The preference for low quality in Italian academia

by on September 12, 2010 at 7:34 am in Economics, Education | Permalink

There is a relatively new paper by Diego Gambetta and Gloria Origgi, here is the abstract:

We investigate a phenomenon which we have experienced as common when dealing with an assortment of Italian public and private institutions: people promise to exchange high quality goods and services (H), but then something goes wrong and the quality delivered is lower than promised (L). While this is perceived as ‘cheating’ by outsiders, insiders seem not only to adapt but to rely on this outcome. They do not resent low quality exchanges, in fact they seem to resent high quality ones, and are inclined to ostracise and avoid dealing with agents who deliver high quality. This equilibrium violates the standard preference ranking associated to the prisoner’s dilemma and similar games, whereby self-interested rational agents prefer to dish out low quality in exchange for high quality. While equally ‘lazy’, agents in our L-worlds are nonetheless oddly ‘pro-social’: to the advantage of maximizing their raw self-interest, they prefer to receive low quality provided that they too can in exchange deliver low quality without embarrassment. They develop a set of oblique social norms to sustain their preferred equilibrium when threatened by intrusions of high quality. We argue that cooperation is not always for the better: high quality collective outcomes are not only endangered by self-interested individual defectors, but by ‘cartels’ of mutually satisfied mediocrities.

It is common practice, for instance, that high quality providers are not trusted because they are not signaling the appropriate kind of loyalty.  Might this model also apply outside of Italian academia?

Hat tip goes to Seth Roberts.

1 A. September 12, 2010 at 9:06 am

I think I’ve seen this before, as a (partial) explanation for the “acting white” phenomenon.
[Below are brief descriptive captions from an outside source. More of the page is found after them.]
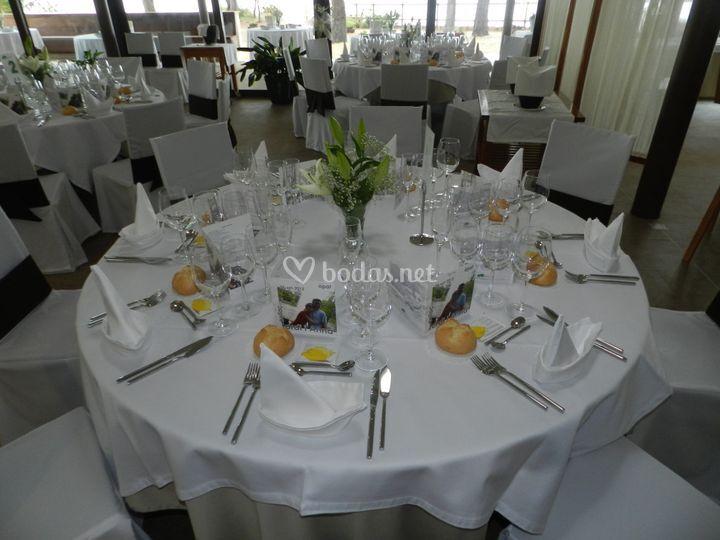 Organización mesas boda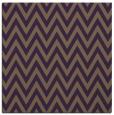 rug #415697   square purple stripes rug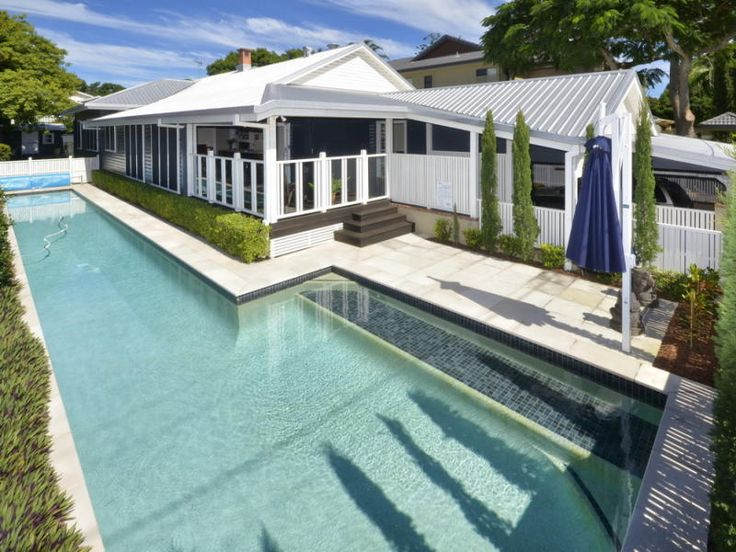 Pool length at side of house. A renovated Queenslander Rs: this would be awesome for G to do laps. But probably too expensive.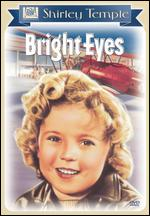Shirley Temple in Bright Eyes - David Butler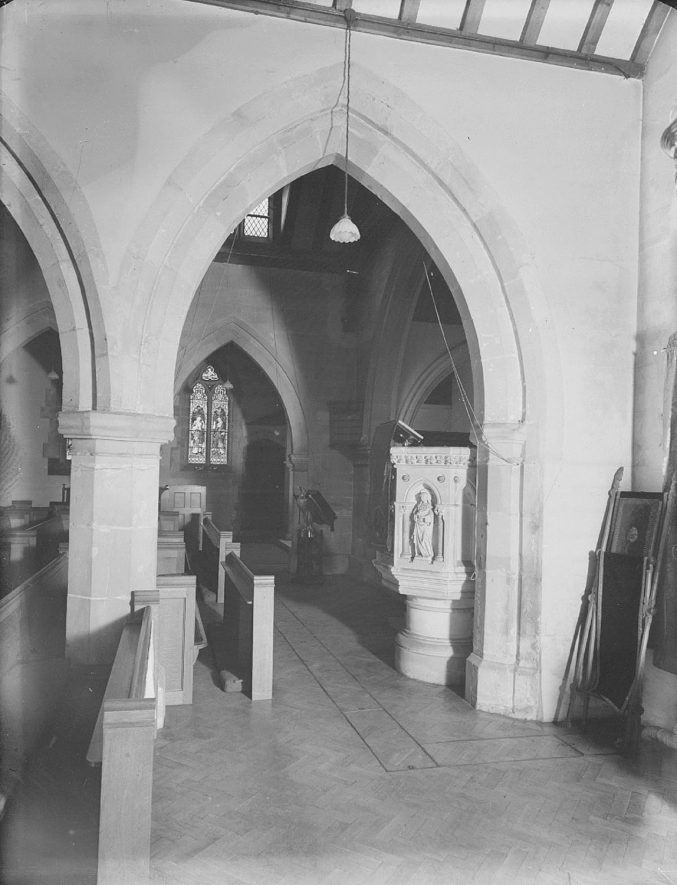 Church of St Mary Magdalene, an interior view looking towards the pulpit, Lillington.  1959 |  IMAGE LOCATION: (Warwickshire County Record Office)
2 Erik Brynjolfsson September 12, 2010 at 11:00 am

From the abstract: “they prefer to receive low quality provided that they too can in exchange deliver low quality without embarrassment”

This implies that the total surplus from L/L (net of production costs) is greater than the surplus from H/H. Just because quality is “high”, it doesn’t mean it creates more net value, after subtracting out the costs of production. It is possible for quality to be too high, just as it can be too low — 6 sigma manufacturing quality might be worthwhile, but 20 sigma probably isn’t. I haven’t read the paper yet, but it’s not clear to me that cooperation on L/L “is not … for the better” in this particular case.

3 Barkley Rosser September 12, 2010 at 12:26 pm

Despite this sort of story and related slams, there is some very interesting work being done in a number of Italian economics departments. They are among the world’s leaders now in such areas as complexity and econophysics.

4 Baphomet September 12, 2010 at 2:24 pm

The latest news is that Diego Gambetta has mysteriously disappeared.

5 bel September 12, 2010 at 2:49 pm

Yes, you posted about it time ago. Oreos in afroamerican communities.
If someone is better the rest look worst. That why good students are hated in any school around the world.
mediocrity compact? it could be worst, i know very bad professors that still dare to give bad grades. It s common but not openly

6 Bob Knaus September 12, 2010 at 3:40 pm

Jeez, bel, lighten up. A guy who publishes research on the Mafia ought to expect jokes of that nature… and a guy who publishes a book with a cover like this would probably find it funny:

7 Someone from the other side September 12, 2010 at 4:09 pm

A Skoda is basically a VW made in Eastern Europe. And with slightly worse design but at 40% off, it might still be worth it.

8 hix September 13, 2010 at 3:51 am

Interesting no matter if left or right American, everyone unquestioned believes that one paper about Italian academia that fits ethnical stereotypes about Italy tells the truth.

9 techreseller September 13, 2010 at 3:00 pm

The sort of compact, like the 2nd Law of Thermodynamics, only works in a closed system. As soon as someone goes outside the system (outside Italy for example), the compact falls apart. In the short run, those who deliver low quality win. In the long run, the system itself gets displaced by higher quality outsiders.

Sort of like when the Japanese banned Western weapons. That worked until Commodore Perry steamed into the harbor with fully loaded warships.